● EXERCISE PROMPT:
Transcribe each record exactly; skip any picture.

[Dataset entries]

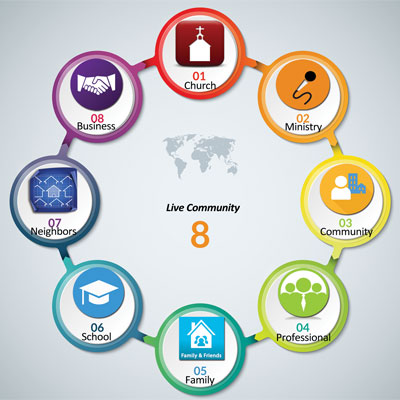 01
Church

02
Ministry

03
Community

04
Professional

Family & Friends
05
Family

06
School

07
Neighbors

08
Business

Live Community
8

● REPLY:
 01
Church

02
Ministry

03
Community

04
Professional

Family & Friends
05
Family

06
School

07
Neighbors

08
Business

Live Community
8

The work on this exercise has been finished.